GoogleCloudPlatform / flink-on-k8s-operator

[DEPRECATED] Kubernetes operator for managing the lifecycle of Apache Flink and Beam applications.
Apache License 2.0
657 stars 265 forks source link

Flink operator shows job status as failed when it is still running #412

Closed pgandhijr closed 3 years ago

pgandhijr commented 3 years ago

We are experimenting with running flink using the K8 flink operator and Flink 1.10.1. Everything appears to run fine except for a couple of issues

1 When running "kubectl describe flinkclusters" command it reports that the job state is failed when the job is actually running without issues.
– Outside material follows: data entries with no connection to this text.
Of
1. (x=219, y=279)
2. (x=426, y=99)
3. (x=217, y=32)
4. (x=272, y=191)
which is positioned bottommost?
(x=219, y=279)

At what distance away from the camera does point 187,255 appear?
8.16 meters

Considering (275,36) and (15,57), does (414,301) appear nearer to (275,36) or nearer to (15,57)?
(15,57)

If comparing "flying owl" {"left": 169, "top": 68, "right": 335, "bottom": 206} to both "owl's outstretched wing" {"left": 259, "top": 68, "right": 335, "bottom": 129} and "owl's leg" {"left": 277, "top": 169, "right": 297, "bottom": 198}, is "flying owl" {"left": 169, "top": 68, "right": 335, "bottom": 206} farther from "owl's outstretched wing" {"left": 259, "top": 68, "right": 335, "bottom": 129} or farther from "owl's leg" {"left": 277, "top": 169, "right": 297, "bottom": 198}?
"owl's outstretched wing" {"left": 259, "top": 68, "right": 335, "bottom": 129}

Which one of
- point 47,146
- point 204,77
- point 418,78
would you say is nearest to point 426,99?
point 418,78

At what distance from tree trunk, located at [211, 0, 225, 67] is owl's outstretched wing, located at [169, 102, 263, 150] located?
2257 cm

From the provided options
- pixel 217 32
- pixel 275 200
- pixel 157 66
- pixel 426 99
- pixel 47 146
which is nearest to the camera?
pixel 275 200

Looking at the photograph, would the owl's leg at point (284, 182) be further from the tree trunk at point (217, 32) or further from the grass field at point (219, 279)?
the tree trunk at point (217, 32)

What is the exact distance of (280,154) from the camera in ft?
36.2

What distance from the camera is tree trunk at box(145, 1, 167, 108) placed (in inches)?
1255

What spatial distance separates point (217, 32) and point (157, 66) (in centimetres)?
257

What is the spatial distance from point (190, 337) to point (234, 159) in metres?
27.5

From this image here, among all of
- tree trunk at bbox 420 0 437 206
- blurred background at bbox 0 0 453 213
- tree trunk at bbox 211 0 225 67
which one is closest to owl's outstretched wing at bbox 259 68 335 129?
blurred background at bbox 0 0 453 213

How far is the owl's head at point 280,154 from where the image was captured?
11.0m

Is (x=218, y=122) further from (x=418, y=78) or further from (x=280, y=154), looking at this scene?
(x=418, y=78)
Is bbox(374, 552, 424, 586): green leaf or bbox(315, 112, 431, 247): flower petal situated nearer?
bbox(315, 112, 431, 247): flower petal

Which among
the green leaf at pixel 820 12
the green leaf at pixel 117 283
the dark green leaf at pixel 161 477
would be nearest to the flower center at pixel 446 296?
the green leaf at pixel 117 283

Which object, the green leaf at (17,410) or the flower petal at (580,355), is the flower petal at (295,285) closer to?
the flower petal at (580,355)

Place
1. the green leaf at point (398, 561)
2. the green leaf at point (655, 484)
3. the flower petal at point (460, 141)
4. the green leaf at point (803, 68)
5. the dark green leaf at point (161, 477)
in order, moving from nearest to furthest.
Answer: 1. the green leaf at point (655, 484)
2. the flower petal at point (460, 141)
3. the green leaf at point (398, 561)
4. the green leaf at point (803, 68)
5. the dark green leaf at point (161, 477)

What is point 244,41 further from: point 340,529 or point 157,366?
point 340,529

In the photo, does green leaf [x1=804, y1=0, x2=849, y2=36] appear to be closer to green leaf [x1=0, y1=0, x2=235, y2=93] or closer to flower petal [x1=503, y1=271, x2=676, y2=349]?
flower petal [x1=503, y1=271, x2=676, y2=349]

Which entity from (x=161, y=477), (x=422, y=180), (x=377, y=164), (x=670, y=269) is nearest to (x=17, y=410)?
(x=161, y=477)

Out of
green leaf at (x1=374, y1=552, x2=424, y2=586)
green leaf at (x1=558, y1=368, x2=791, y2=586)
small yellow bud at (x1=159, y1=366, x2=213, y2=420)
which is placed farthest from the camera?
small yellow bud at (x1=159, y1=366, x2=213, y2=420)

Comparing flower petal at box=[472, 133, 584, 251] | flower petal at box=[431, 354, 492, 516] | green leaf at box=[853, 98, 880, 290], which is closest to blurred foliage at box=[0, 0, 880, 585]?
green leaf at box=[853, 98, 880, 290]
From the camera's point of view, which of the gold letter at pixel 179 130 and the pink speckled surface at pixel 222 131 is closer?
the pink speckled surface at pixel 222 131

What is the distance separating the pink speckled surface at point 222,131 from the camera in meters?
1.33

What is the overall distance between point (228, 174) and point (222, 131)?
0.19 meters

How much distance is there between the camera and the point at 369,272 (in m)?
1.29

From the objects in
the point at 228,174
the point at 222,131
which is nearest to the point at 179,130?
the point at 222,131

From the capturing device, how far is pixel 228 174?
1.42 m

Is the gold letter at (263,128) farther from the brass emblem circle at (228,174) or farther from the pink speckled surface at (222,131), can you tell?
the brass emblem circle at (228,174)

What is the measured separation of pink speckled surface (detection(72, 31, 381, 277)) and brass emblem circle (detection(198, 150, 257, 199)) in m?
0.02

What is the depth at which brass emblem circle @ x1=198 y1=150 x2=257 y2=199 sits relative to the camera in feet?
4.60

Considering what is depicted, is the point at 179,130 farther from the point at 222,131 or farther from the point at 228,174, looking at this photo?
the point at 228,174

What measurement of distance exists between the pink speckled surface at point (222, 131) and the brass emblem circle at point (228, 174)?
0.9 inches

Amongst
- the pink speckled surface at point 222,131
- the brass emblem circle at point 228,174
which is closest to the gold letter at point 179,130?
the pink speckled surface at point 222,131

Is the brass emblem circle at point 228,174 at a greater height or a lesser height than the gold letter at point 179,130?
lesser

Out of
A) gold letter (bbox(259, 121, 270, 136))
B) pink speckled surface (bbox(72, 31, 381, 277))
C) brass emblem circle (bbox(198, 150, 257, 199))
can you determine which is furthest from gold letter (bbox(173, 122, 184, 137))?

Below is the status reported.

Status: Components: Config Map: Name: c5m-configmap State: Ready Job: Id: 6a7192e7b5536553dd1a560cb6e655a8 Name: c5m-job State: Failed Job Manager Deployment: Name: c5m-jobmanager State: Ready Job Manager Ingress: Name: c5m-jobmanager State: NotReady Urls: https://flink-c5m.yyyy.xxxcloud.com Job Manager Service: Name: c5m-jobmanager State: Ready Task Manager Deployment: Name: c5m-taskmanager State: Ready Current Revision: c5m-66886859d7-1 Last Update Time: 2021-02-12T16:54:40Z Next Revision: c5m-66886859d7-1 State: Running Events: Type Reason Age From Message


Normal StatusUpdate 6m23s FlinkOperator Cluster status: Creating Normal StatusUpdate 6m23s FlinkOperator JobManager deployment status: NotReady Normal StatusUpdate 6m23s FlinkOperator ConfigMap status: Ready Normal StatusUpdate 6m23s FlinkOperator JobManager service status: Ready Normal StatusUpdate 6m23s FlinkOperator JobManager ingress status: NotReady Normal StatusUpdate 6m23s FlinkOperator TaskManager deployment status: NotReady Normal StatusUpdate 6m17s FlinkOperator JobManager deployment status changed: NotReady -> Ready Normal StatusUpdate 6m11s FlinkOperator TaskManager deployment status changed: NotReady -> Ready Normal StatusUpdate 6m11s FlinkOperator Cluster status changed: Creating -> Running Normal StatusUpdate 3m50s (x2 over 6m11s) FlinkOperator (combined from similar events): Job status changed: Pending -> Failed Normal StatusUpdate 3m50s FlinkOperator Job status changed: Pending -> Failed

2 The second issue, which may be related to the above, is that we configured autoSavepoints to write to s3 (via minio) but the auto savepoint never triggers. We are using checkpoints to recover the job if the taskmanager fails. We are hoping that by using autosavepoints and setting the "Restart Policy" to FromSavepointOnFailure the job will automatically recover when the JobManager fails or when the Kubernetes environment is shutdown and brought up.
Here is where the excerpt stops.